2. spiders:爬虫目录,如:创建文件,编写爬虫规则。

a) 添加爬取规则属性rules,这个属性是一个列表,它可以包含多个Rule,每个Rule描述了那些链接需要抓取,那些不需要。这些rule可以有callback,也可以没有。

b) 爬虫的通常需要在一个网页里面爬去其他的链接,然后一层一层往下爬,scrapy提供了LinkExtractor类用于对网页链接的提取

LinkExtractor常用的参数有:

allow:提取满足正则表达式的链接
deny:排除正则表达式匹配的链接(优先级高于allow)
allow_domains:允许的域名(可以是str或list)deny_domains:排除的域名(可以是str或list)
restrict_xpaths:提取满足XPath选择条件的链接(可以是str或list)
restrict_css:提取满足css选择条件的链接(可以是str或list)
tags:提取指定标签下的链接,默认从a和area中提取(可以是str或list)
attrs:提取满足拥有属性的链接,默认为href(类型为list)
unique:链接是否去重(类型为boolean)
process_value:值处理函数(优先级大于allow)

案例代码如下:

from scrapy.selector import Selector
from scrapy.linkextractors import LinkExtractor
from scrapy.spiders import CrawlSpider, Rule

from dbspider.items import DoubanItem

class MovieSpider(CrawlSpider):
    name = 'douban'
	# 不在此允许范围内的域名就会被过滤
    allowed_domains = ['movie.douban.com']

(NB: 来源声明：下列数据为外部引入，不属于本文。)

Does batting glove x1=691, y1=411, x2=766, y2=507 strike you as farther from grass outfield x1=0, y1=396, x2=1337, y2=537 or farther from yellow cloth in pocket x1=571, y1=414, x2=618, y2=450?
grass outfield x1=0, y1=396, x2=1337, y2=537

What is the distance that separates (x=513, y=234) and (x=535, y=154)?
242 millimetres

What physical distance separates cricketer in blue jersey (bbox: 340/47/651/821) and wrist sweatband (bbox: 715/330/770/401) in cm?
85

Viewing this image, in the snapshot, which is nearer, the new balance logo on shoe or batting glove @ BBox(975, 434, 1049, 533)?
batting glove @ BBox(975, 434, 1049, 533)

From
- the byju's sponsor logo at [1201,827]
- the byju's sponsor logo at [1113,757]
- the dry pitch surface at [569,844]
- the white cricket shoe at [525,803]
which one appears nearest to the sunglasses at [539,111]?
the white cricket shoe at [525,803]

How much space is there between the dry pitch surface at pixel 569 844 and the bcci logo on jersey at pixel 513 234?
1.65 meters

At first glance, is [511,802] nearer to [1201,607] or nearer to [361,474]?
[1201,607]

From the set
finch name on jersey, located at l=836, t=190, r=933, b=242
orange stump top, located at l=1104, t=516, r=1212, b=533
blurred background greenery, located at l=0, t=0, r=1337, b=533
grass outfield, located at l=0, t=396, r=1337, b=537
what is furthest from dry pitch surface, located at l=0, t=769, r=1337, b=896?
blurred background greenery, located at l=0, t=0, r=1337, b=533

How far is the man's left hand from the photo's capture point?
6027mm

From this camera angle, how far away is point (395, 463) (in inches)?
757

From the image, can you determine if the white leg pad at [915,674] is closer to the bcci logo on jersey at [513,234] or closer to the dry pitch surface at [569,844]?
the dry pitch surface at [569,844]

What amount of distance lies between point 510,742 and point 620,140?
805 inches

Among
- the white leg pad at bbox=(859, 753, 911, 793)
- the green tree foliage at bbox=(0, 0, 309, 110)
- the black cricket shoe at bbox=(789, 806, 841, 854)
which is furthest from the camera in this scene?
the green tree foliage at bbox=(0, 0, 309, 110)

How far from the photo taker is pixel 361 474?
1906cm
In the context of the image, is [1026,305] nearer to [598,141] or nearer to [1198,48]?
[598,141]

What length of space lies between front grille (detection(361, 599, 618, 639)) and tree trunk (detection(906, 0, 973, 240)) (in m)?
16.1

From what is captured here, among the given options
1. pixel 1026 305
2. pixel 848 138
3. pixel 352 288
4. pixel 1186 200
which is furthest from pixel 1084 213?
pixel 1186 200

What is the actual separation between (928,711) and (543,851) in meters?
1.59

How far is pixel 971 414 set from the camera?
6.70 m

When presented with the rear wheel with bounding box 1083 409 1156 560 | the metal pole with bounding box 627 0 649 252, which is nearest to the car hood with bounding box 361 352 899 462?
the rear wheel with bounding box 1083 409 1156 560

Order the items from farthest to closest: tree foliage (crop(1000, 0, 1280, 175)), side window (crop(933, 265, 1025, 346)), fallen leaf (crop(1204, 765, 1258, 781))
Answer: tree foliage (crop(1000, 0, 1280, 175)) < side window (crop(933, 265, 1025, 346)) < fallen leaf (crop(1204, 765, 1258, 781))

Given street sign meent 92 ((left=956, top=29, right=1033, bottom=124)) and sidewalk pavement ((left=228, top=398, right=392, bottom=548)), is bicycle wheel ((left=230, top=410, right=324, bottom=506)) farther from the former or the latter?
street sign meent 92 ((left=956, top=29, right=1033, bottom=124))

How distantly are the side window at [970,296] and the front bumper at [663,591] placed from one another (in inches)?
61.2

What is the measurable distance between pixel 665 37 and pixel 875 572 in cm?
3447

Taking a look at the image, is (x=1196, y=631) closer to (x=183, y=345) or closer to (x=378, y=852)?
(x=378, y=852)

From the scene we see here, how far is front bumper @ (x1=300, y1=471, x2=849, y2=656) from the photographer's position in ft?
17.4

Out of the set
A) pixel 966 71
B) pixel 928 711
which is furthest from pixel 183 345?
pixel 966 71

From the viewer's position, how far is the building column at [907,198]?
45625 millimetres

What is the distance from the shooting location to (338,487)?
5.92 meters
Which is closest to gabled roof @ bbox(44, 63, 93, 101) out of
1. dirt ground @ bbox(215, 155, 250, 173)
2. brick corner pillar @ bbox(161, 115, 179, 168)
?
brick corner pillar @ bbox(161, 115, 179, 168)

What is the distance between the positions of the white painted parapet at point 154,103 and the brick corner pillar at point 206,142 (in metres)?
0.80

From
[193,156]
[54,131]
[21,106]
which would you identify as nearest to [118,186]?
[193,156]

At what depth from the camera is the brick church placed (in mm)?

    start_urls = ['https://movie.douban.com/top250']
    rules = (
        Rule(LinkExtractor(allow=(r'https://movie.douban.com/top250.*')), callback='parse_item'),
    )

    def parse_item(self, response):
        sel = Selector(response)
        item = DoubanItem()
        # 获取页面中电影名
        item['name'] = sel.xpath('//*[@id="content"]/div/div[1]/ol/li/div/div[2]/div[1]/a/span[1]/text()').extract()
        # 获取页面中电影的评分
        item['score'] = sel.xpath('//*[@id="content"]/div/div/ol/li/div/div[2]/div[2]/div/span[2]/text()').extract()
        # 获取页面中电影的年份
        item['year']=sel.xpath('//*[@id="content"]/div/div[1]/ol/li/div/div[2]/div[2]/p[1]/text()[2]').re(r'\d+')
        # 获取电影年份,分类等信息
        director =sel.xpath('//*[@id="content"]/div/div[1]/ol/li/div/div[2]/div[2]/p[1]/text()[2]').extract()
        # 去除获取的电影年份,分类中的空格,以及特殊符号
        director = [i.strip().replace('\xa0', '') for i in director]
        # 获取电影的导演和主演的信息
        item['director'] = sel.xpath('//*[@id="content"]/div/div[1]/ol/li/div/div[2]/div[2]/p[1]/text()[1]').extract()
        # 获取电影分类的信息,切割字符串获取指定的电影分类信息
        item['classification'] = [i.split('/')[2] for i in director]
        return item

完成前面两步骤的时候,我们就可以来运行我们的项目了。运行命令 scrapy crawl douban。其中我们可以在控制台看到爬取到的数据,如果想将这些数据保存到文件中,可以通过-o参数来指定文件名,Scrapy支持我们将爬取到的数据导出成JSON、CSV、XML、pickle、marshal等格式。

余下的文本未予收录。